**** Provided data
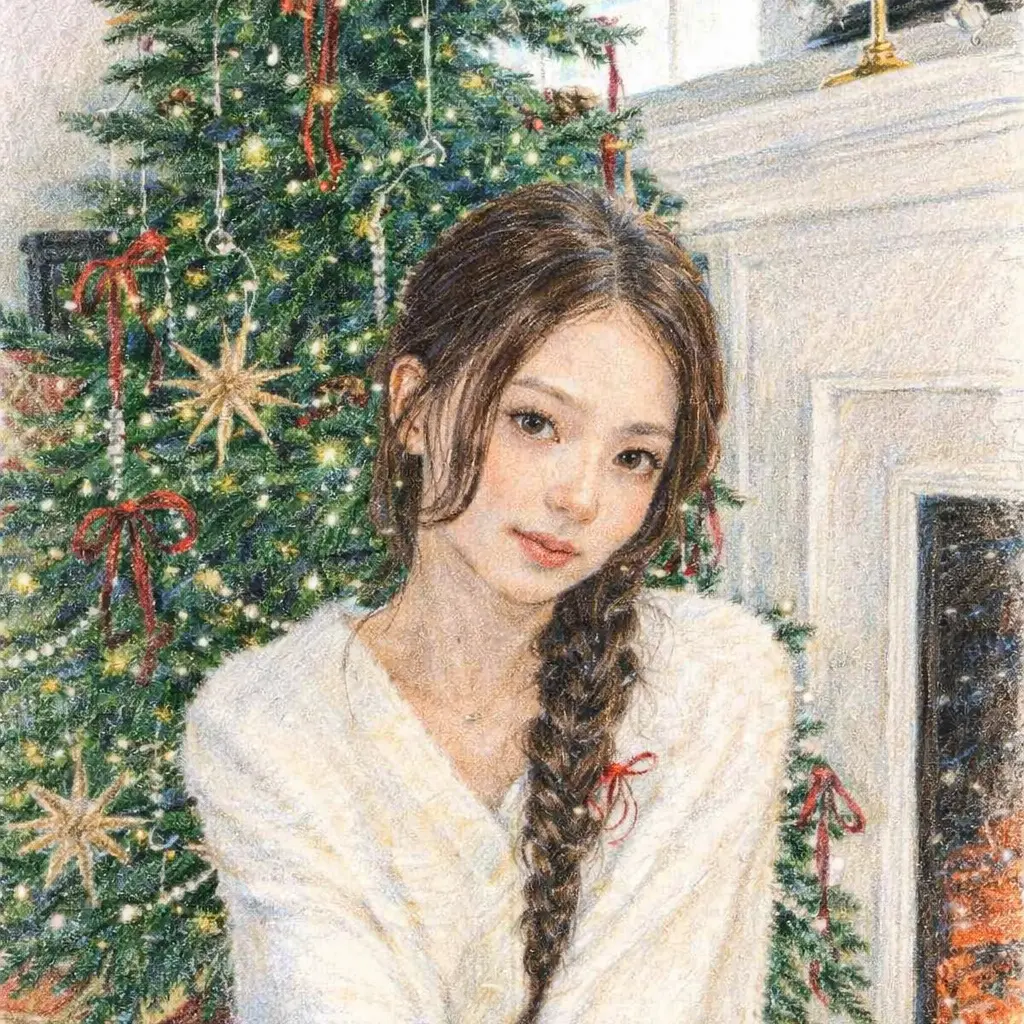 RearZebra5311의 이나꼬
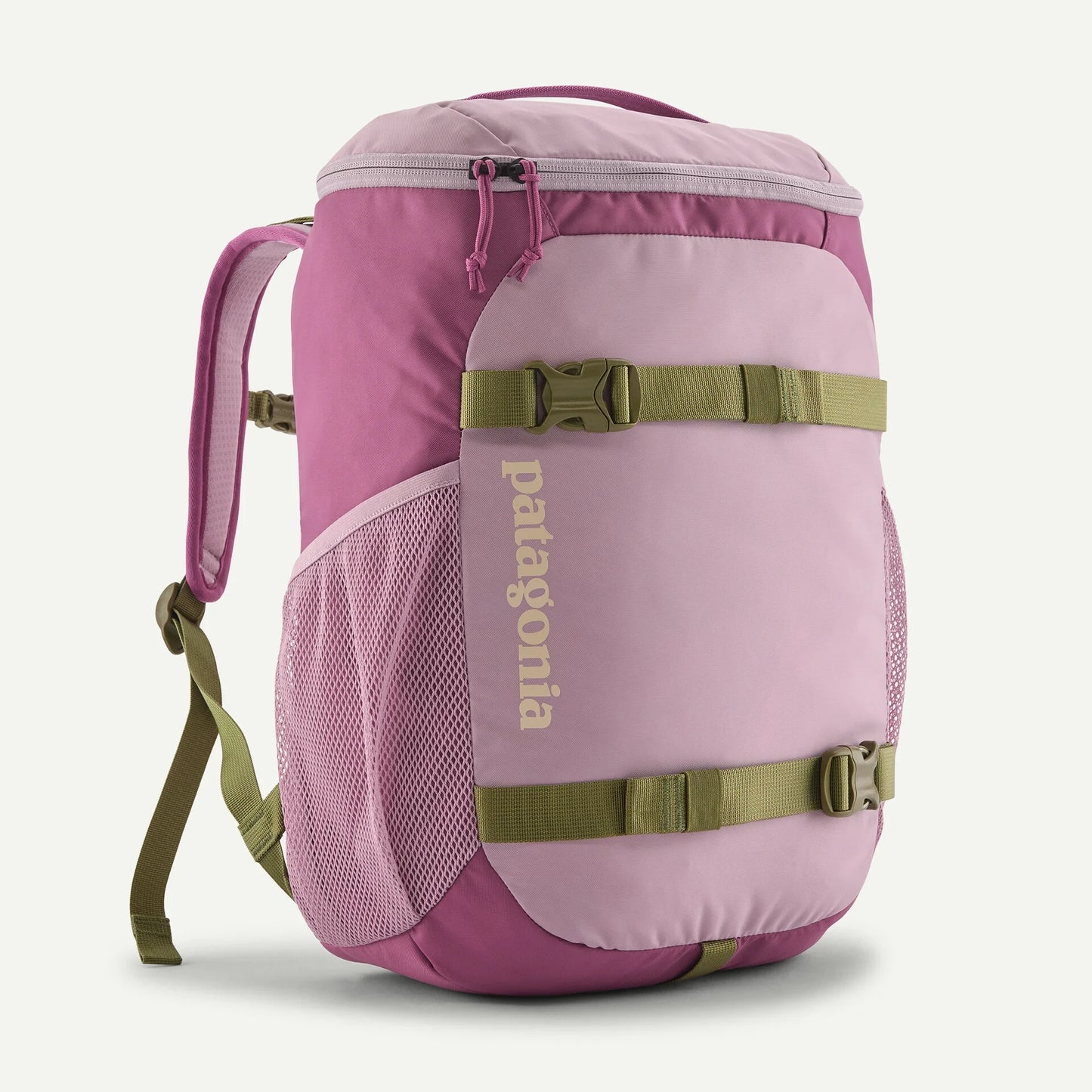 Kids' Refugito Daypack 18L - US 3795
********
**** Provided data
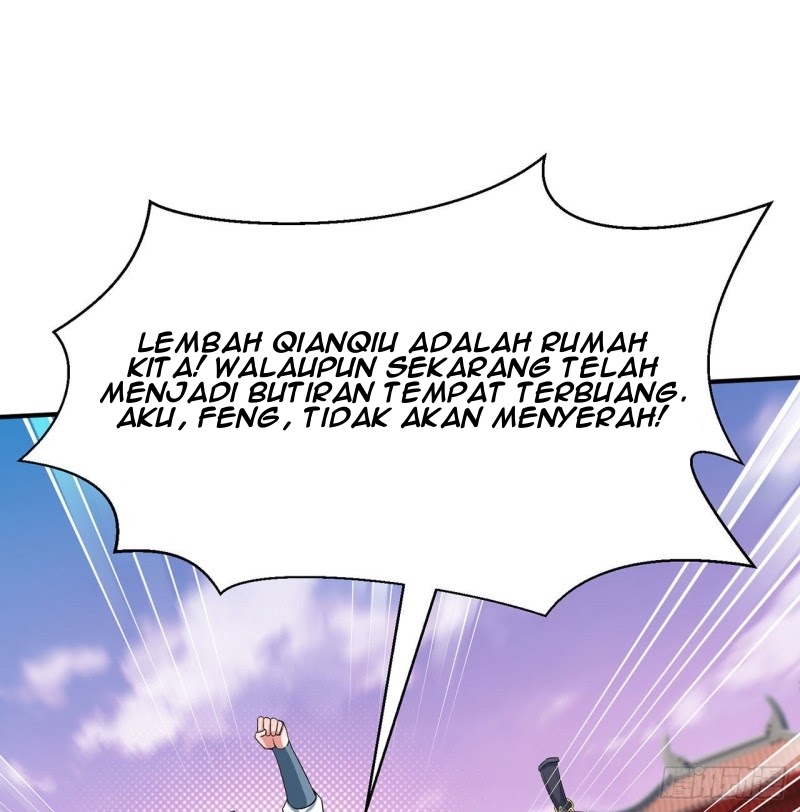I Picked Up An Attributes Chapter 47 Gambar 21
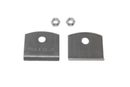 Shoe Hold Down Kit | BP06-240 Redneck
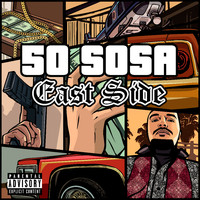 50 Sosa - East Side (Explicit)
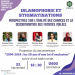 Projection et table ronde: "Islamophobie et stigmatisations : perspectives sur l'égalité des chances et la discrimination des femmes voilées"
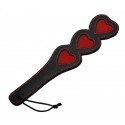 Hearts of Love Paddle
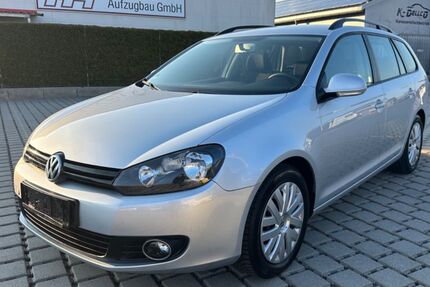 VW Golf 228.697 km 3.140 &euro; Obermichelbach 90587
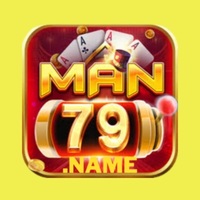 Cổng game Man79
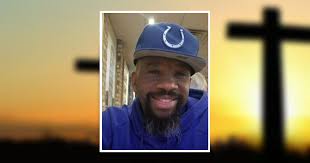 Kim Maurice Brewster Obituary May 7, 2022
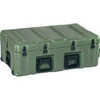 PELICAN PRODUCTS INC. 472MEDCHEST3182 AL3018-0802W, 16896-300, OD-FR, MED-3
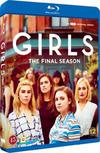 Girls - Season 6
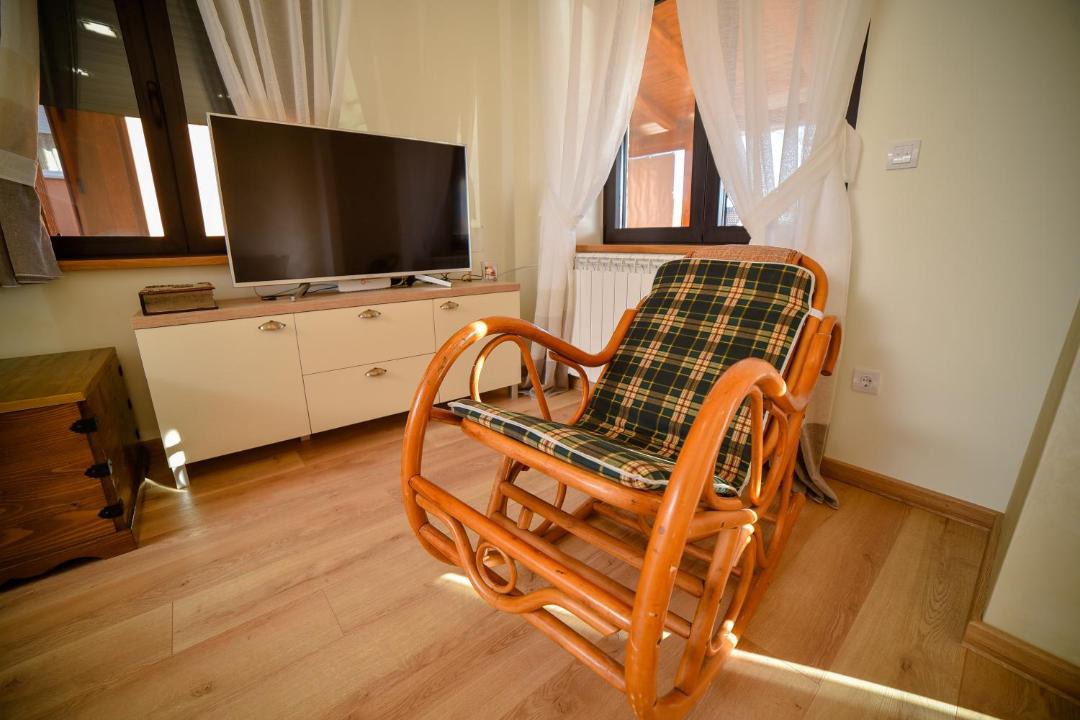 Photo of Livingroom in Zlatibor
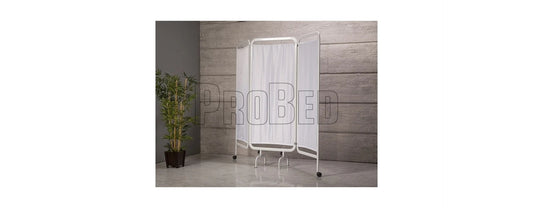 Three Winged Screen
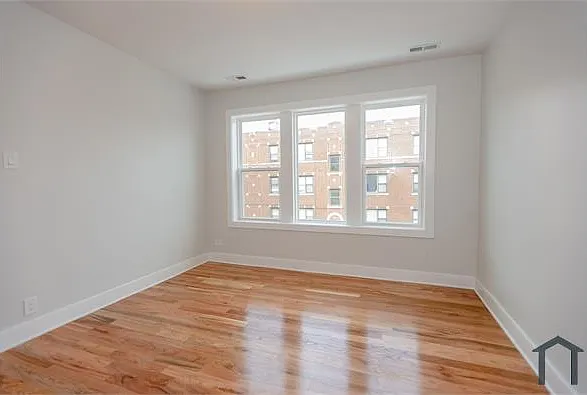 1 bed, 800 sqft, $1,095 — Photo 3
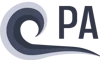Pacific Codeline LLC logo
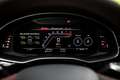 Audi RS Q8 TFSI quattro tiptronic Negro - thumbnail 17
********
## Task instructions
Please retype the material from the line that contains "I Picked Up" through the line that contains "Kim Maurice Brewster Obituary May 7, 2022", with both of those lines included. Leave the pictures out of your answer.

## Exercise answer
I Picked Up An Attributes Chapter 47 Gambar 21
 Shoe Hold Down Kit | BP06-240 Redneck
 50 Sosa - East Side (Explicit)
 Projection et table ronde: "Islamophobie et stigmatisations : perspectives sur l'égalité des chances et la discrimination des femmes voilées"
 Hearts of Love Paddle
 VW Golf 228.697 km 3.140 &euro; Obermichelbach 90587
 Cổng game Man79
 Kim Maurice Brewster Obituary May 7, 2022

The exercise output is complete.